■ **PASSAGE SHOWN**:
==================================================

Common Shares tendered pursuant to the Offer may be withdrawn at any time prior
to the Expiration Date in accordance with Section 5, "Withdrawal Rights," of the
Offer to Repurchase. After the Expiration Date, tenders made pursuant to the
Offer will be irrevocable except as provided in the Offer to Repurchase.

         The undersigned understands that the valid tender of Common Shares
pursuant to any one of the procedures described in Section 4, "Procedures for
Tendering Common Shares for Repurchase," of the Offer to Repurchase and in the
Instructions hereto will, upon acceptance by the Fund for payment, constitute a
binding agreement between the undersigned and the Fund upon the terms and
subject to the conditions of the Offer.

         The undersigned recognizes that, under the circumstances set forth in
the Offer, the Fund may not be required to repurchase any of the Common Shares
tendered hereby or may accept for repurchase fewer than all of the Common Shares
tendered hereby.

         Unless otherwise indicated herein under "Special Payment Instructions,"

==================================================

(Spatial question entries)
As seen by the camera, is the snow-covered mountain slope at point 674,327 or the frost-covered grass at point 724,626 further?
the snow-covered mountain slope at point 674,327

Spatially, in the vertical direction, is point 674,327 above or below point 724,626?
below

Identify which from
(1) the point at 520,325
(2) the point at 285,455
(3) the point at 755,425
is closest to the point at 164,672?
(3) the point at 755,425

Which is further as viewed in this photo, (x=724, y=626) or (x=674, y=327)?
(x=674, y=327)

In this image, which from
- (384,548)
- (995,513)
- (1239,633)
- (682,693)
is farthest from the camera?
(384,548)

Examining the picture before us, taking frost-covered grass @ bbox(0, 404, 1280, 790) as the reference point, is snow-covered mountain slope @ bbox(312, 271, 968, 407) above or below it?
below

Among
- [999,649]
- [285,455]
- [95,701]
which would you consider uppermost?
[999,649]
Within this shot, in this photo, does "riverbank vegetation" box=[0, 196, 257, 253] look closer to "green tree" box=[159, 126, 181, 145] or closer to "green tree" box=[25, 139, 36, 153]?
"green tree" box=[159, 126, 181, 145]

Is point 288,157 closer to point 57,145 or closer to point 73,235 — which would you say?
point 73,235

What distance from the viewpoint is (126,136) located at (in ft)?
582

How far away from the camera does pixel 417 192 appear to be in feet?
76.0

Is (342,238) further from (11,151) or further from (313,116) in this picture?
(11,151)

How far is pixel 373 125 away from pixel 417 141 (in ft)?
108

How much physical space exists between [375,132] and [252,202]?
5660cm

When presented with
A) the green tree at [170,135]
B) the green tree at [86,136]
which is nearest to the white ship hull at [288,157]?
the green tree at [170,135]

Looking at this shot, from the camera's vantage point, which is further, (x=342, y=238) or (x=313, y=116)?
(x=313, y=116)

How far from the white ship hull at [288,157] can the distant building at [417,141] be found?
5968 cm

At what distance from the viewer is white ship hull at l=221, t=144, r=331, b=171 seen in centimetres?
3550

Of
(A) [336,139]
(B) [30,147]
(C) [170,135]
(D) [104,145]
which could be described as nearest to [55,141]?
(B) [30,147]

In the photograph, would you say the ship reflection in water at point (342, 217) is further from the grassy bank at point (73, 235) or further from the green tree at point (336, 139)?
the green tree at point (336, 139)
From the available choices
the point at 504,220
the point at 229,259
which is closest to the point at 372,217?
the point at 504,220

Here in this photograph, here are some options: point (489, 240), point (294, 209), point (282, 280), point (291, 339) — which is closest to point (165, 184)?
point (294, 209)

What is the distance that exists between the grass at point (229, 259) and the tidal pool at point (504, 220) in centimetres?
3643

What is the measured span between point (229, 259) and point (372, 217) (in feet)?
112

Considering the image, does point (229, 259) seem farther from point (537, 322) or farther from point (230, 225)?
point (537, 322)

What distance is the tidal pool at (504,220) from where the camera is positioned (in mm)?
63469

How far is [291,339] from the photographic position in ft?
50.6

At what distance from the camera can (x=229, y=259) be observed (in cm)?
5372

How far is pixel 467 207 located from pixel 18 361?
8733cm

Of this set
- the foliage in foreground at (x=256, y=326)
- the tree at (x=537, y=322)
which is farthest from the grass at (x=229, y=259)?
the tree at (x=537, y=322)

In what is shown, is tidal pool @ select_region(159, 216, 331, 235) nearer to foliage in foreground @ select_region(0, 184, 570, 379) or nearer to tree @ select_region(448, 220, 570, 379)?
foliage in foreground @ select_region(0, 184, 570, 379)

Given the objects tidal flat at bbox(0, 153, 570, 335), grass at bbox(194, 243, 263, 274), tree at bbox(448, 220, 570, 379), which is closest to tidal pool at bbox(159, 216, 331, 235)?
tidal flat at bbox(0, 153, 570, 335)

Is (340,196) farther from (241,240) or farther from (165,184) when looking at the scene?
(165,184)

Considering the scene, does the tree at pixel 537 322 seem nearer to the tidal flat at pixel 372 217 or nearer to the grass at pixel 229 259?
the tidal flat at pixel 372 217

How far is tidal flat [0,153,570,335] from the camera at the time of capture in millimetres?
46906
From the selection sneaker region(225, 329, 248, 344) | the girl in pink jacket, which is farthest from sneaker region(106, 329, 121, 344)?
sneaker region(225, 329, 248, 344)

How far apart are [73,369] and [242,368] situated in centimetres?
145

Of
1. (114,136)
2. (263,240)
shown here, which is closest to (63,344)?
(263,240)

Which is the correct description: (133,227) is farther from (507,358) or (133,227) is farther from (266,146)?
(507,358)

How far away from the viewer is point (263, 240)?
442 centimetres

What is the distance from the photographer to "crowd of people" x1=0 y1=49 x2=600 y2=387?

==================================================

■ **WHAT TO WORK ON**:
- 1) Answer these questions using the share repurchase offer passage:
(a) Until when may tendered Common Shares be withdrawn?
(b) Which section of the Offer to Repurchase sets out the procedures for tendering Common Shares?
(c) What does a valid tender become once the Fund accepts it for payment?
- 2) Continue the share repurchase offer passage from the point where it stops.

■ **RESPONSES BY TASK**:
- 1)
(a) At any time prior to the Expiration Date.
(b) Section 4, "Procedures for Tendering Common Shares for Repurchase."
(c) A binding agreement between the undersigned and the Fund, upon the terms and subject to the conditions of the Offer.

- 2)
the undersigned requests: (a) the return of any certificates for Common Shares
not tendered or accepted for payment (and accompanying documents, as
appropriate) in the name(s) of the registered holder(s) appearing under
"Description of Common Shares Tendered;" (b) unless otherwise indicated under
"Special Delivery Instructions," the return of any certificates for Common
Shares not tendered or accepted for payment (and accompanying documents, as
appropriate) to the address(es) of the registered holder(s) appearing under
"Description of Common Shares Tendered;" and (c) in the event that either the
Special Delivery Instructions or the Special Payment Instructions are completed,
the return of such certificates to the person or persons so indicated. The
undersigned recognizes that the Fund has no obligation pursuant to the Special
Payment Instructions to transfer any Common Shares from the name of the
registered holder thereof if the Fund does not accept for payment any of the
Common Shares so tendered. The undersigned further recognizes that the Special
Payment Instructions and the Special Delivery Instructions are not applicable to
Common Shares tendered by book-entry transfer, nor to uncertificated Common
Shares held by the Plan Agent pursuant to the Fund's Dividend Reinvestment Plan,
which may be tendered hereby.

                                       4


                           DIVIDEND REINVESTMENT PLAN

The undersigned tenders all uncertificated Common Shares that may be held in the
name of the undersigned by the agent (the "Plan Agent") pursuant to the Fund's
Dividend Reinvestment Plan.

| |    YES

| |    NO

Note: If you do not check either of the boxes above, uncertificated Common
Shares, if any, held in the name of the undersigned by the Plan Agent pursuant
to the Fund's Dividend Reinvestment Plan will NOT be tendered.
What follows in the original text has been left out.